TEXTO:
****
Por Carlos Rilova Jericó
Esta semana ha estado llena de noticias de esas que llaman, inevitablemente, a la puerta del historiador.
La primera de ellas era un informe de la OCDE en el que se advertía a España de que, entre otros problemas, su alta tasa de paro estaba directamente relacionada con la escasa educación recibida por quienes están hoy en esa situación. Además ese informe advertía que, en España, el tener una titulación superior, universitaria, no protegía del paro al beneficiario, o beneficiaria, de dicha titulación del mismo modo en el que sí lo hace en otros países, vamos a llamarlos así, “desarrollados”…
La otra noticia era la temible Diada de Cataluña del 11 de septiembre de 2014 que, especialmente la Derecha española, ha convertido en símbolo de desafío independentista por parte de Cataluña.
****
LISTADO DE FILAS:
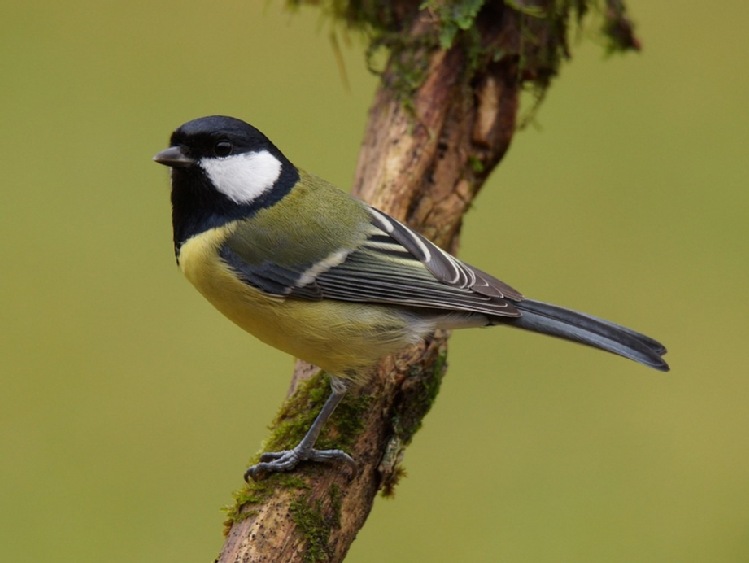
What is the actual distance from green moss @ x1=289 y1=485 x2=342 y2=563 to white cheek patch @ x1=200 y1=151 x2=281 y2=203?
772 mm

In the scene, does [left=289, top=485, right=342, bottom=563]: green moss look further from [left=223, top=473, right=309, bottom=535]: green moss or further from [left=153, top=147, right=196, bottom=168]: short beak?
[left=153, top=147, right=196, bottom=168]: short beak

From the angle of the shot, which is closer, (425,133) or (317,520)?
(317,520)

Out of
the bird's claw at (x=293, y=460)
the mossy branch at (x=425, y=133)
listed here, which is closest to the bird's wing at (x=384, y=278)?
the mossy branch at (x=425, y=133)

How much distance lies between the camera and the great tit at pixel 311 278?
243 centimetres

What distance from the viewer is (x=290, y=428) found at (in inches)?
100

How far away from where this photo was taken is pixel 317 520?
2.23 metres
****
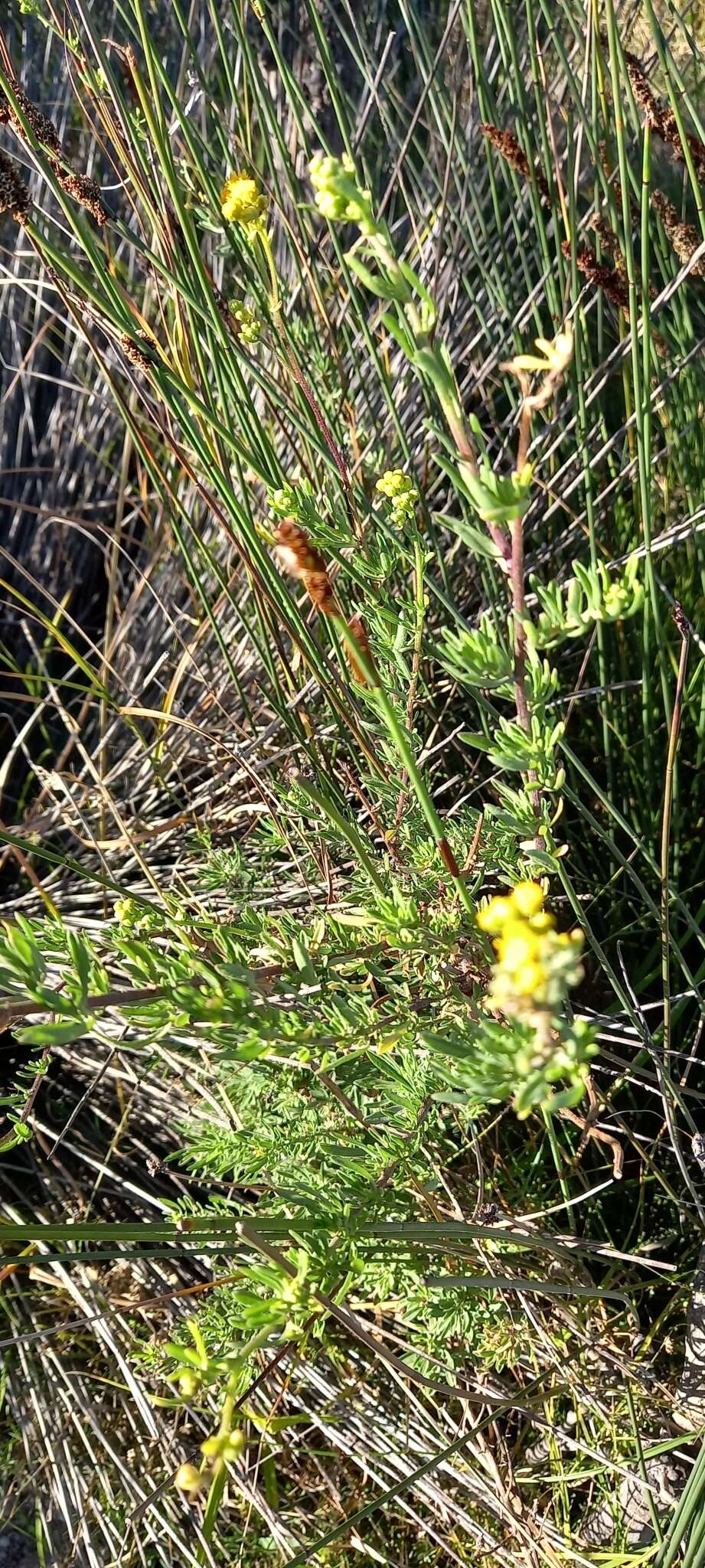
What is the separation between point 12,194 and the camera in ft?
****
EN QUÉ CONSISTE:
Copia sin cambios el fragmento del texto que va desde "Por Carlos Rilova" hasta "parte de Cataluña.". Las filas proceden de una fuente distinta.

SOLUCIÓN:
Por Carlos Rilova Jericó
Esta semana ha estado llena de noticias de esas que llaman, inevitablemente, a la puerta del historiador.
La primera de ellas era un informe de la OCDE en el que se advertía a España de que, entre otros problemas, su alta tasa de paro estaba directamente relacionada con la escasa educación recibida por quienes están hoy en esa situación. Además ese informe advertía que, en España, el tener una titulación superior, universitaria, no protegía del paro al beneficiario, o beneficiaria, de dicha titulación del mismo modo en el que sí lo hace en otros países, vamos a llamarlos así, “desarrollados”…
La otra noticia era la temible Diada de Cataluña del 11 de septiembre de 2014 que, especialmente la Derecha española, ha convertido en símbolo de desafío independentista por parte de Cataluña.